Storage inventories increased to 2.416 Tcf for the week ended July 22, the US Energy Information Administration reported on July 28. The weekly build was smaller than an S&P Global Commodity Insights' survey of analysts calling for a 25 Bcf draw, but within the wide range of responses between 2 Bcf and 47 Bcf.

The net injection was also substantially less than the 38 Bcf build reported during the corresponding week in 2021 and the five-year average build of 32 Bcf, according to EIA data. As a result, stocks sit 293 Bcf, or 10.8%, below the year-ago level of 2.709 Tcf and 345 Bcf, or 12.5%, less than the five-year average of 2.416 Tcf. Volumetrically, the build puts storage levels at their widest distance to the five-year average so far in 2022, and the widest, percentage-wise, since June.

US gas futures falter

Despite the ostensibly bullish nature of a smaller build that widens the deficit, the NYMEX Henry Hub September contract dropped more than 40 cents in July 28 trading.

The prompt-month contract did not see much of a response in the first ten minutes after the report published, remaining in a range of $8.52-$8.55/MMBtu, near its prior-day settlement of $8.554/MMBtu.

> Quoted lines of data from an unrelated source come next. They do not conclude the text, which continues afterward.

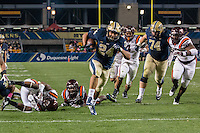 Pitt running back James Conner (24) scores on a 15-yard touchdown run. The Pitt Panthers defeated the Virginia Tech Hokies 21-16 at Heinz Field, Pittsburgh Pennsylvania on October 16, 2014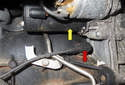 The crankshaft position sensor (red arrow) is located near (below) the starter motor (yellow arrow), mounted in the engine block (crankcase).
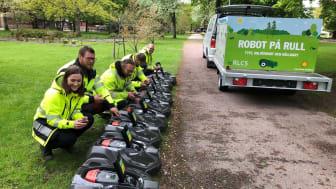Kommunens personal programmerar de nya robotgräsklipparna.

By mid-session, however, the contract had fallen toward the $8.20s/MMBtu, before ultimately settling 42 cents lower at $8.134/MMBtu.

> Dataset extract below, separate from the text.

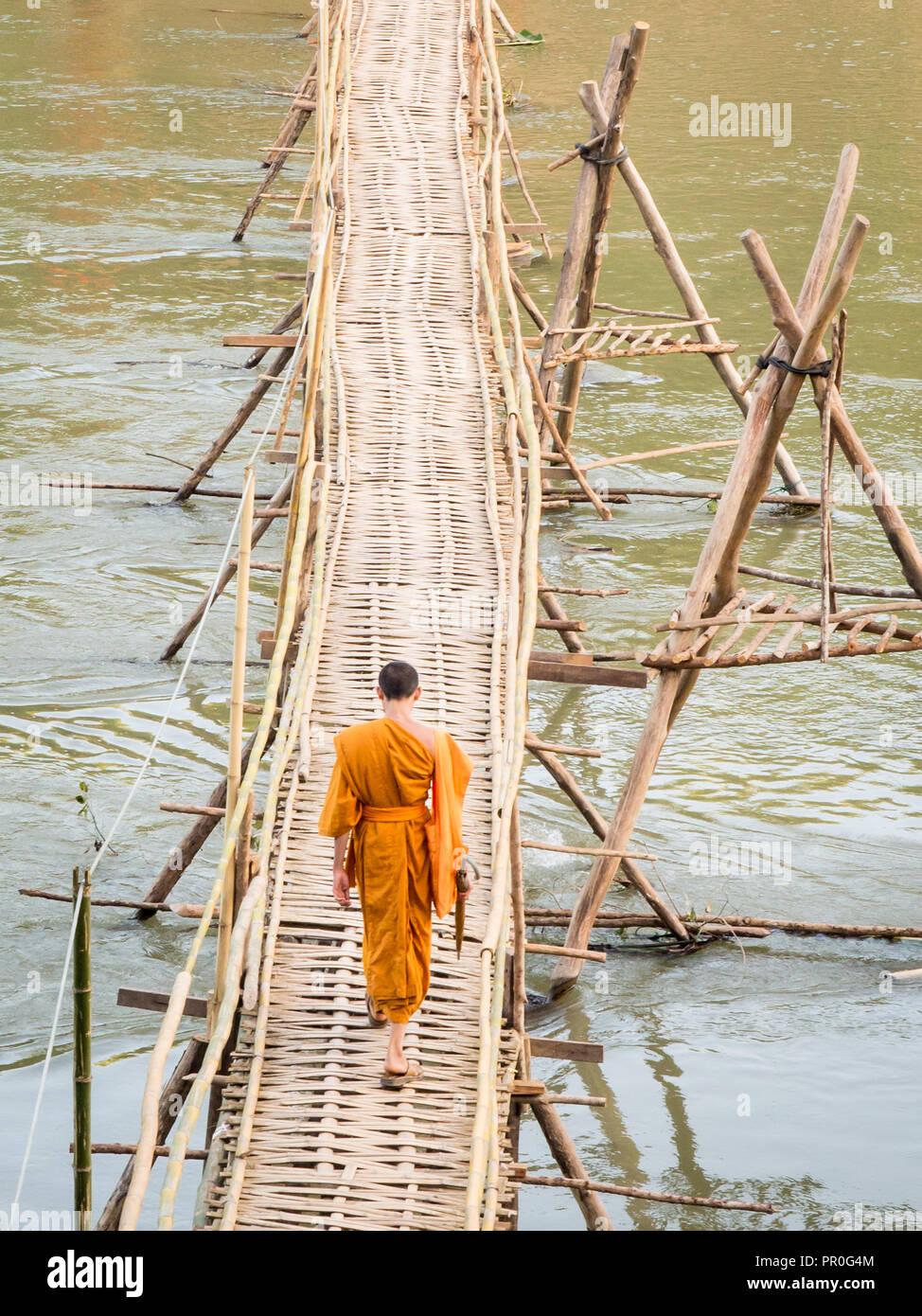Orange gekleideten buddhistischen Mönch beim Überqueren einer Brücke aus Bambus, Luang Prabang, Laos, Indochina, Südostasien, Asien Stockbild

The market may have already priced in expectations of a smaller build, analysts said.

"I think you see a perfect example of a market that was anticipating these numbers," Phil Flynn, senior market analyst with Price Futures Group, told S&P Global in a telephone interview. "We had the most historic run in prices that we've see in one month ever in the futures contract, percentage-wise. What can you do for an encore?"

NYMEX Henry Hub August hurtled nearly 60% higher from its July 1 settlement of $5.73/MMBtu to its recent peak of $8.993/MMBtu on July 26.

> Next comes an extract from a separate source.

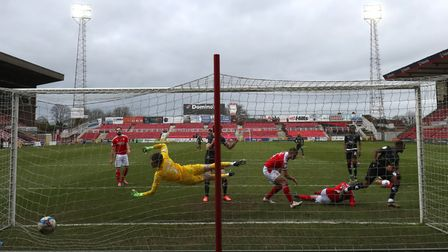 Doncaster Rovers' Fejiri Okenabirhie (right) celebrates scoring his side's second goal of the game d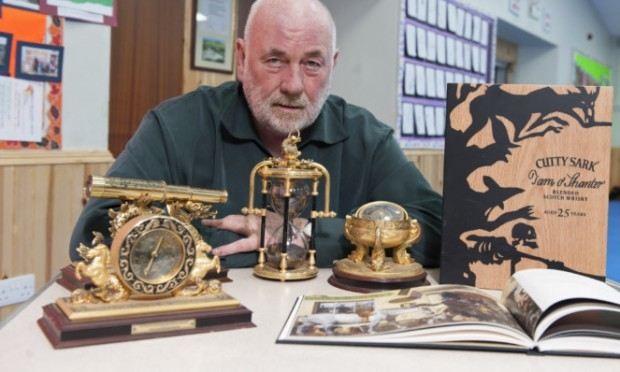 Dave Ramsay with some of the auction items for the memorial dinner later this month.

Part of the drop in US gas futures could also be attributed to seasonal changes, as traders now look ahead to September supply and demand fundamentals instead of August. Soaring gas-fired power demand from multiple heat waves has been a major driver of the recent streak of smaller weekly storage builds and provided support to higher prices. While National Weather Service outlooks show above-normal temperatures continuing through at least October, typically gas-fired power demand peaks in July and August.

"July is almost over, and while it is getting hotter, climate change hasn't impacted seasonal weather enough yet to assume we aren't going to see autumn this year," Flynn said.

Outlook

A forecast by S&P Global's supply and demand model calls for a larger 27 Bcf build for the week ending July 29, which would be larger than the five-year average build of 33 Bcf but below the 16 Bcf observed for that week in 2021.

As a result, the deficit to the five-year average would widen slightly to 12.6% while also reducing the distance to year-ago levels to 10.3%.

Platts Analytics data shows that gas-fired power demand has eased around 2 Bcf/d during the week in progress. Power sector demand for gas averaged 44.6 Bcf/d for July 23-28, down from 47.6 Bcf/d for the week ended July 22.